§ What is asked
Reproduce the rows verbatim, starting with the line containing "Is pixel 516" and continuing through the line containing "Judging by this".

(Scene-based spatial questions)
···

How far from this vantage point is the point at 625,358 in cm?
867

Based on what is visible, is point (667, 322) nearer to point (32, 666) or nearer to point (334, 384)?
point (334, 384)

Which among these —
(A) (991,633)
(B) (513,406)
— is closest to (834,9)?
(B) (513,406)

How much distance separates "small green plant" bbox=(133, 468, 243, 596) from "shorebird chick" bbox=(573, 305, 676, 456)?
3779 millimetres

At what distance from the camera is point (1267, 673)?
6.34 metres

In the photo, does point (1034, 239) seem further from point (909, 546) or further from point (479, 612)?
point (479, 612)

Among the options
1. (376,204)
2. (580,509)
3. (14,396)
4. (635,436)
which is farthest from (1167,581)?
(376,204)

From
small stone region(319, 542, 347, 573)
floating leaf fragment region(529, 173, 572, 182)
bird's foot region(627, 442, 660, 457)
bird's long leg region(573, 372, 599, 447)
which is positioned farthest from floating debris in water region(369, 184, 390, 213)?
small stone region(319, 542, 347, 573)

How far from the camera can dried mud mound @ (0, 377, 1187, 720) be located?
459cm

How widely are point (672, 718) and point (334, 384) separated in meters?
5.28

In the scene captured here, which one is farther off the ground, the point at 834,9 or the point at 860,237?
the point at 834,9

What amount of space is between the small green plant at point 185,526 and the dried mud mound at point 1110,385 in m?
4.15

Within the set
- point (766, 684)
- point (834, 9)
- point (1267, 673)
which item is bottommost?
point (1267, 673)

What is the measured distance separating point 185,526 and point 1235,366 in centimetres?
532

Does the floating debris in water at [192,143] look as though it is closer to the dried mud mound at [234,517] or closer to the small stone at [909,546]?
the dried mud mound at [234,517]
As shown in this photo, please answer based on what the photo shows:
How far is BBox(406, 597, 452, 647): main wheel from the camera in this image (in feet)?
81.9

···

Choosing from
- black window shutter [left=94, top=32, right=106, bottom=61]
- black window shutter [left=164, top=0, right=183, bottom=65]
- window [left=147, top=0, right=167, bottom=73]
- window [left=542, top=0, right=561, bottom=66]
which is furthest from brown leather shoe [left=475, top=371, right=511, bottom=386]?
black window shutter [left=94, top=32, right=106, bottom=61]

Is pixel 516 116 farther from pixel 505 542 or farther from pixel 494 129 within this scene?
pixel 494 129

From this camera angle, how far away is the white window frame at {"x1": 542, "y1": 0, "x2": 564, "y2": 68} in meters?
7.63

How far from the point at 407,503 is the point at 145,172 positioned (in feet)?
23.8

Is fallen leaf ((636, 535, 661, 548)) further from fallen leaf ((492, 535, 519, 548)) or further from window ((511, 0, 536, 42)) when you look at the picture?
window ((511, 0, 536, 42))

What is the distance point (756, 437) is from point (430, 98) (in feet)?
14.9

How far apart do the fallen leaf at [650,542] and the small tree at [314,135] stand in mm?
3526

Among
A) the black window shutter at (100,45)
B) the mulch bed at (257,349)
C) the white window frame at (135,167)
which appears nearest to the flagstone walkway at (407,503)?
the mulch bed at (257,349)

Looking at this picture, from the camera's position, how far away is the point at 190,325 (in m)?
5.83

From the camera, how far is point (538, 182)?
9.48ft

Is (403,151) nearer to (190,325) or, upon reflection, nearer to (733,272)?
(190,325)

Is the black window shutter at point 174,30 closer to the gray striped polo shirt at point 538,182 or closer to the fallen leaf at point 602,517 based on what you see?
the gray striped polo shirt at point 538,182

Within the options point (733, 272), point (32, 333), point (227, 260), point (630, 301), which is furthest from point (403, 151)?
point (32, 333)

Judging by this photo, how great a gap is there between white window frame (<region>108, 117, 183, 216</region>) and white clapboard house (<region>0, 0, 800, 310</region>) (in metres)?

···

§ Correct response
Is pixel 516 116 farther from pixel 505 542 or farther from pixel 494 129 within this scene?
pixel 494 129

From this camera angle, how far away is the white window frame at {"x1": 542, "y1": 0, "x2": 564, "y2": 68} in meters?
7.63

How far from the point at 407,503 is the point at 145,172 positioned (in feet)?
23.8

Is fallen leaf ((636, 535, 661, 548)) further from fallen leaf ((492, 535, 519, 548)) or further from window ((511, 0, 536, 42)) when you look at the picture?
window ((511, 0, 536, 42))

What is the distance point (756, 437) is from point (430, 98) (in feet)?
14.9

How far apart do the fallen leaf at [650,542] and the small tree at [314,135] stand in mm?
3526

Among
A) the black window shutter at (100,45)
B) the mulch bed at (257,349)
C) the white window frame at (135,167)
which appears nearest to the flagstone walkway at (407,503)?
the mulch bed at (257,349)

Looking at this picture, from the camera's position, how far away is the point at 190,325 (in m)?
5.83

From the camera, how far is point (538, 182)?
9.48ft

Is (403,151) nearer to (190,325) or, upon reflection, nearer to (733,272)?
(190,325)

Is the black window shutter at point 174,30 closer to the gray striped polo shirt at point 538,182 or closer to the fallen leaf at point 602,517 based on what you see?
the gray striped polo shirt at point 538,182

Within the options point (733, 272), point (32, 333), point (227, 260), point (630, 301), which is furthest from point (403, 151)?
point (32, 333)

Judging by this photo, how great a gap is there between white window frame (<region>108, 117, 183, 216</region>) and white clapboard house (<region>0, 0, 800, 310</region>) (in metres)?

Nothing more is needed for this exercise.